Douglas A. McIntyre is the co-founder, chief executive officer and editor in chief of 24/7 Wall St. and 24/7 Tempo. He has held these jobs since 2006.

McIntyre has written thousands of articles for 24/7 Wall St. He is an expert on corporate finance, the automotive industry, media companies and international finance. He has edited articles on national demographics, sports, personal income and travel.

His work has been quoted or mentioned in The New York Times, The Wall Street Journal, Los Angeles Times, The Washington Post, NBC News, Time, The New Yorker, HuffPost USA Today, Business Insider, Yahoo, AOL, MarketWatch, The Atlantic, Bloomberg, New York Post, Chicago Tribune, Forbes, The Guardian and many other major publications.
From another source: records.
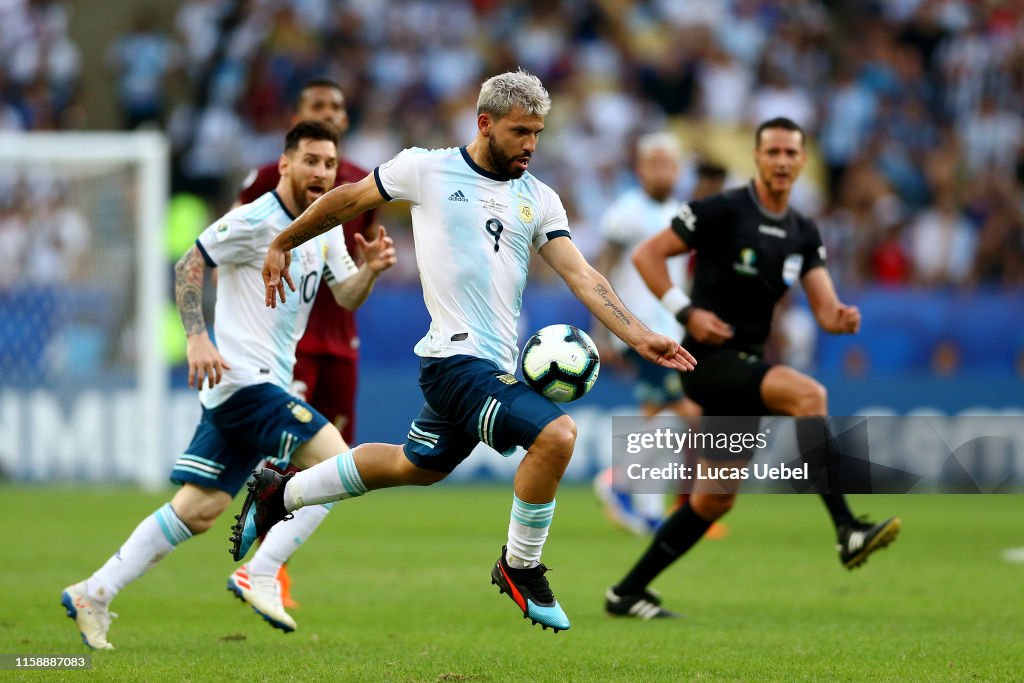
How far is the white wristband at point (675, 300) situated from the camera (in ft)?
29.1

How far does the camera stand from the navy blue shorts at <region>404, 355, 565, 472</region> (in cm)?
638

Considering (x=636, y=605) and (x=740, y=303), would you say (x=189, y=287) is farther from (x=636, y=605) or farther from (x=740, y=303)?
(x=740, y=303)

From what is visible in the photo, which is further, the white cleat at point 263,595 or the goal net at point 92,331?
the goal net at point 92,331

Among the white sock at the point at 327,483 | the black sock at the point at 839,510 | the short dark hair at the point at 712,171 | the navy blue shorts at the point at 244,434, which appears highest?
the short dark hair at the point at 712,171

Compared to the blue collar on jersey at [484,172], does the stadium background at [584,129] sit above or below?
above

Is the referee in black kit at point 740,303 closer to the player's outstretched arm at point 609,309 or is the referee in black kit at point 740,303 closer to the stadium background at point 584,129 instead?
the player's outstretched arm at point 609,309

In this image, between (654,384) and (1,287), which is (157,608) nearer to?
(654,384)

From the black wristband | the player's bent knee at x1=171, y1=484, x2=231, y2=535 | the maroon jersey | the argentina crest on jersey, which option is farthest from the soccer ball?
the maroon jersey

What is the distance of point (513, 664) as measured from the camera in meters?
6.80

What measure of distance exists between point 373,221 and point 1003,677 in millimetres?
4557

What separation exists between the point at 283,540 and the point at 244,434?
2.70 feet

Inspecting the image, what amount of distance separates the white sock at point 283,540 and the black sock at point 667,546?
174 centimetres

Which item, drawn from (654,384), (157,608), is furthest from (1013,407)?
(157,608)

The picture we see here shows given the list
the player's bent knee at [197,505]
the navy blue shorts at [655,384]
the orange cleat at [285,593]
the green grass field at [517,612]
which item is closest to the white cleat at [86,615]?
the green grass field at [517,612]
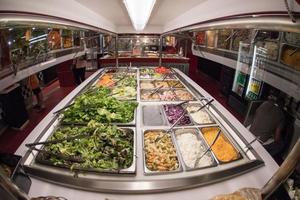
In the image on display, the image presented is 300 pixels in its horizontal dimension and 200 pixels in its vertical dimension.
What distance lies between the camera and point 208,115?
2270mm

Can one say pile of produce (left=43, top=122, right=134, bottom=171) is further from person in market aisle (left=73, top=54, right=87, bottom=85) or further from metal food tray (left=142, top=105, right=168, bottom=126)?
person in market aisle (left=73, top=54, right=87, bottom=85)

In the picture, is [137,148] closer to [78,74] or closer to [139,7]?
[139,7]

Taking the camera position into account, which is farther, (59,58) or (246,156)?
(59,58)

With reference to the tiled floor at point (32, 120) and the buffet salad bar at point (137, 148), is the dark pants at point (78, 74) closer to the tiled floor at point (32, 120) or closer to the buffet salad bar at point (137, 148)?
the tiled floor at point (32, 120)

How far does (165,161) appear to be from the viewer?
4.88 ft

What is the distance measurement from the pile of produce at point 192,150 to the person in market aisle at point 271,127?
1772 millimetres

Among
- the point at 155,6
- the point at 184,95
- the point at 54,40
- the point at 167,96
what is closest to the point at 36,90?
the point at 54,40

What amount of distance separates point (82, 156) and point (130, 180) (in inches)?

McIntyre has been a guest on CNBC, the BBC and television and radio stations across the country.

A magna cum laude graduate of Harvard College, McIntyre also was president of The Harvard Advocate. Founded in 1866, the Advocate is the oldest college publication in the United States.

TheStreet.com, Comps.com and Edgar Online are some of the public companies for which McIntyre served on the board of directors. He was a Vicinity Corporation board member when the company was sold to Microsoft in 2002. He served on the audit committees of some of these companies.

McIntyre has been the CEO of FutureSource, a provider of trading terminals and news to commodities and futures traders. He was president of Switchboard, the online phone directory company. He served as chairman and CEO of On2 Technologies, the video compression company that provided video compression software for Adobe’s Flash. Google bought On2 in 2009.